Unless otherwise specified in the applicable Pricing
Supplement, "Federal Funds Rate" means, with respect to any
Interest Determination Date relating to a Federal Funds Rate Note
or any Floating Rate Note for which the interest rate is
determined with reference to the Federal Funds Rate (a "Federal
Funds Rate Interest Determination Date"), the rate on such date
for federal funds as published in H.15(519) under the heading
"Federal Funds (Effective)" or, if not published by 3:00 P.M.,
New York City time, on the related Calculation Date, the rate on
such Federal Funds Rate Interest Determination Date as published
in Composite Quotations under the heading "Federal
Funds/Effective Rate." If by 3:00 P.M., New York City time, on
the related Calculation Date such rate is not published in either
H.15(519) or Composite Quotations, then the Federal Funds Rate on
such Federal Funds Rate Interest Determination Date will be
calculated by the Calculation Agent and will be the arithmetic
mean of the rates for the last transaction in overnight United
States dollar federal funds arranged by three leading brokers of
federal funds transactions in The City of New York (which may
include the Agents or their affiliates) selected by the
Calculation Agent prior to 9:00 A.M., New York City time, on such
Federal Funds Rate Interest Determination Date; provided,
however, that if the brokers so selected by the Calculation Agent
are not quoting as mentioned in this sentence, the Federal Funds
Rate determined as of such Federal Funds Rate Interest
Determination Date will be the Federal Funds Rate in effect on
such Federal Funds Rate Interest Determination Date.

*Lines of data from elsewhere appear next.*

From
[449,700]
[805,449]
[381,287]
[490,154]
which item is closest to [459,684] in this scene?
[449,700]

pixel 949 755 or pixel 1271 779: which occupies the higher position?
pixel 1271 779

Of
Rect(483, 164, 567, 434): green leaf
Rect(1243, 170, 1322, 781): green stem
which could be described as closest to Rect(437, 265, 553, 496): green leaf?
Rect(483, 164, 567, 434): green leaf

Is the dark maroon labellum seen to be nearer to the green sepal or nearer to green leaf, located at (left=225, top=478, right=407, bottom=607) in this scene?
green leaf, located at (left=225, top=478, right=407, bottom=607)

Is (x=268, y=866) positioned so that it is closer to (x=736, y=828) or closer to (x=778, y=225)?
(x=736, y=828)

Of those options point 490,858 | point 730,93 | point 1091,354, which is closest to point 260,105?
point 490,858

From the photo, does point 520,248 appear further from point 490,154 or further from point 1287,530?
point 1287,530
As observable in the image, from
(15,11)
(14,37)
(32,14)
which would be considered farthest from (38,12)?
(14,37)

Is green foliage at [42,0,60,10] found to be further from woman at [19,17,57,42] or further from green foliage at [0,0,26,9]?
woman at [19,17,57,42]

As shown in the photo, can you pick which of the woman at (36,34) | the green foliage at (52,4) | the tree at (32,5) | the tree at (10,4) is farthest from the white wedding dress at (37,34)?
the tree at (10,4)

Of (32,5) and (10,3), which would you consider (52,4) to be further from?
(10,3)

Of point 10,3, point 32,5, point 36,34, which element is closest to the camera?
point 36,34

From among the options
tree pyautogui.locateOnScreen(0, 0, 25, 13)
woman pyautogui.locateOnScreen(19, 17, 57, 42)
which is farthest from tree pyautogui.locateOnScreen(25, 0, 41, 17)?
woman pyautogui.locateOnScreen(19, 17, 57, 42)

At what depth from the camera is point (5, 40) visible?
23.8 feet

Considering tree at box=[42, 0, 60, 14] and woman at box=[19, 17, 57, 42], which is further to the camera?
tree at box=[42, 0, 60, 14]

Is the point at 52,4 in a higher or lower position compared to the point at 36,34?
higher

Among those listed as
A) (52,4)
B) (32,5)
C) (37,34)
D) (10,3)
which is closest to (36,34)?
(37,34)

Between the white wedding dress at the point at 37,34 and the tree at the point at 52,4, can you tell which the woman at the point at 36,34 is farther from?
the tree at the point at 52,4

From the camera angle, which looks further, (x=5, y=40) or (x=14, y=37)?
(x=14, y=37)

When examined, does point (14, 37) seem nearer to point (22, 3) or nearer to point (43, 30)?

LIBOR. LIBOR Notes will bear interest at the rates
(calculated with reference to LIBOR and the Spread and/or Spread
Multiplier, if any) specified in such LIBOR Notes and in any
applicable Pricing Supplement.
Unless otherwise specified in the applicable Pricing
Supplement, "LIBOR" means the rate determined by the Calculation
Agent in accordance with the following provisions:
(i) With respect to an Interest Determination Date
relating to a LIBOR Note or any Floating Rate Note for which
the interest rate is determined with reference to LIBOR (a
"LIBOR Interest Determination Date"), LIBOR will be either:
(a) if "LIBOR Reuters" is specified in the applicable
Pricing Supplement, the arithmetic mean of the offered rates
(unless the specified Designated LIBOR Page by its terms
provides only for a single rate, in which case such single
rate shall be used) for deposits in the Index Currency
having the Index Maturity designated in the applicable
Pricing Supplement, commencing on the second London Business
Day immediately following such LIBOR Interest Determination
Date, that appear on the Designated LIBOR Page specified in
the applicable Pricing Supplement as of 11:00 A.M. London
time, on such LIBOR Interest Determination Date, if at least
two such offered rates appear (unless, as aforesaid, only a
single rate is required) on such Designated LIBOR Page, or
(b) if "LIBOR Telerate" is specified in the applicable
Pricing Supplement or if neither "LIBOR Reuters" nor "LIBOR
Telerate" is specified as the method for calculating LIBOR,
the rate for deposits in the Index Currency having the Index
Maturity designated in the applicable Pricing Supplement,
commencing on the second London Business Day immediately
following such LIBOR Interest Determination Date that
appears on the Designated LIBOR Page specified in the
applicable Pricing Supplement as of 11:00 A.M., London time,
on such LIBOR Interest Determination Date. If fewer than
two such offered rates appear, or if no such rate appears,
as applicable, LIBOR in respect of the related LIBOR
Interest Determination Date will be determined in accordance
with the provisions described in clause (ii) below.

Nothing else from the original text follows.